Asked when he’ll know that the Seminoles are where they need to be, Fisher responded, “When they do everything perfect.”
It’s a tall order, but, then again, that’s also the point. One of Fisher’s favorite sayings is that you don’t practice until you do it right, you practice until you can’t do it wrong.
“Everybody’s playing Playstation – when practice doesn’t go well, let’s hit restart. Game over,” Fisher said. “No, you don’t get to do that.”
Receivers Nyqwan Murray (concussion-like symptoms) and George Campbell (groin) missed Monday’s practice, but Fisher sounded optimistic about each and said that Campbell in particular could return at “any time.”
Junior Ja’Vonn Harrison, however, returned Monday after missing the last few days while tending to a personal matter and Fisher said Harrison’s fresh legs were noticeable.

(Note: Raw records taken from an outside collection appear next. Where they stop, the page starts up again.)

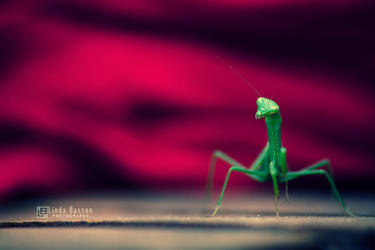 Mantodea by linda-Bee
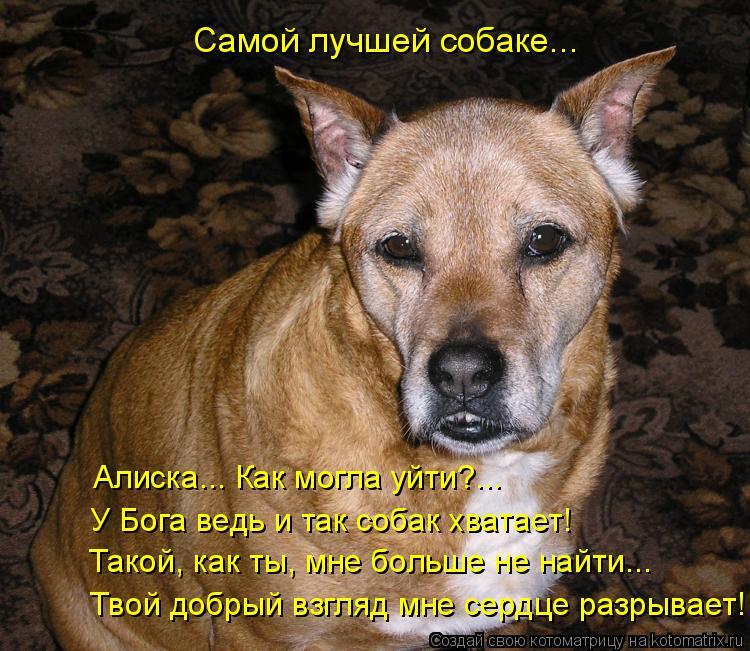 Котоматрица: Алиска... Как могла уйти?... У Бога ведь и так собак хватает! Такой, как ты, мне больше не найти... Самой лучшей собаке... Твой добрый взгляд мне се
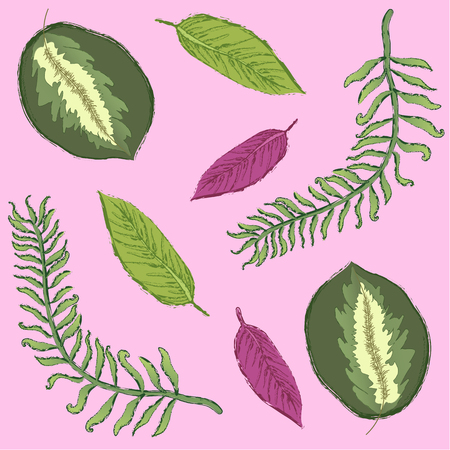 Tropical exotic leaves elements over pink background. Vector illustration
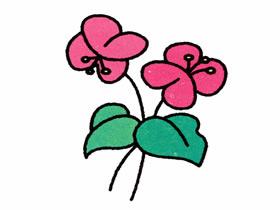蝴蝶兰简笔画画法图片步骤
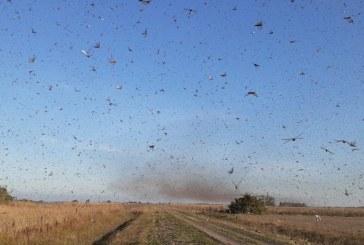 Após chegar na Argentina, nuvem de gafanhotos se aproxima do Brasil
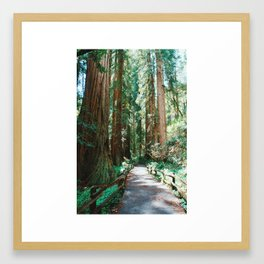 The Redwoods Framed Art Print
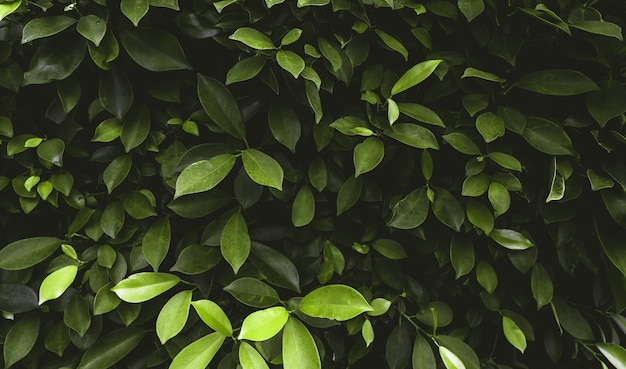 Heldergroene tropische bladeren in de tuin. tropische achtergrond
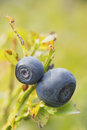 Free A Pair Of Blueberries On The Bush. Vertically. Royalty Free Stock Photography - 25994827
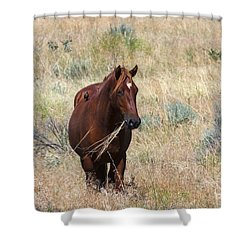 The Odd Couple Shower Curtain by Mike  Dawson
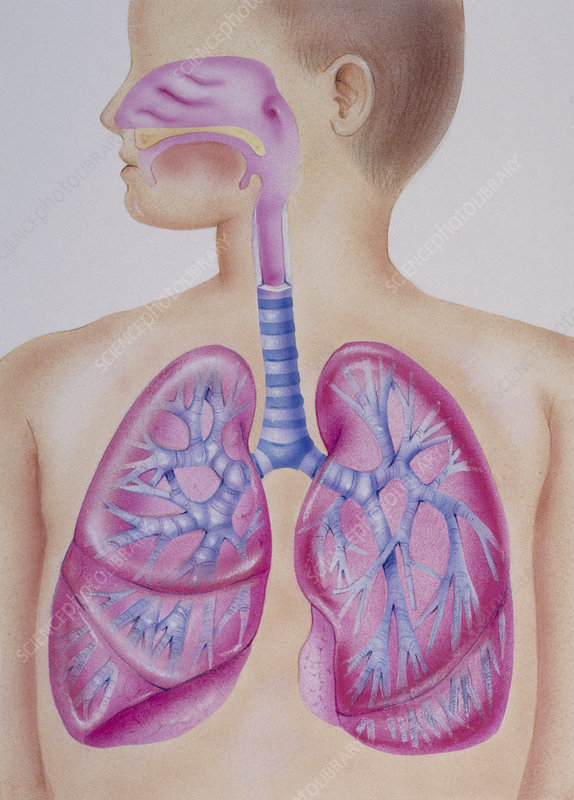 Artwork of a child's healthy respiratory system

Elsewhere, center Alec Eberle (concussion-like symptoms) remains sidelined, with Corey Martinez working with the first team in his place. Linebacker Dontavious Jackson also missed Monday’s practice due to a family matter.
Quarterback Sean Maguire visited practice a week after having surgery to repair a bone in his foot. Maguire was not wearing a cast or a boot and seemed to be walking well.
Outside of Maguire’s, Fisher doesn’t believe there are any injuries that could threaten a player’s status for the season opener.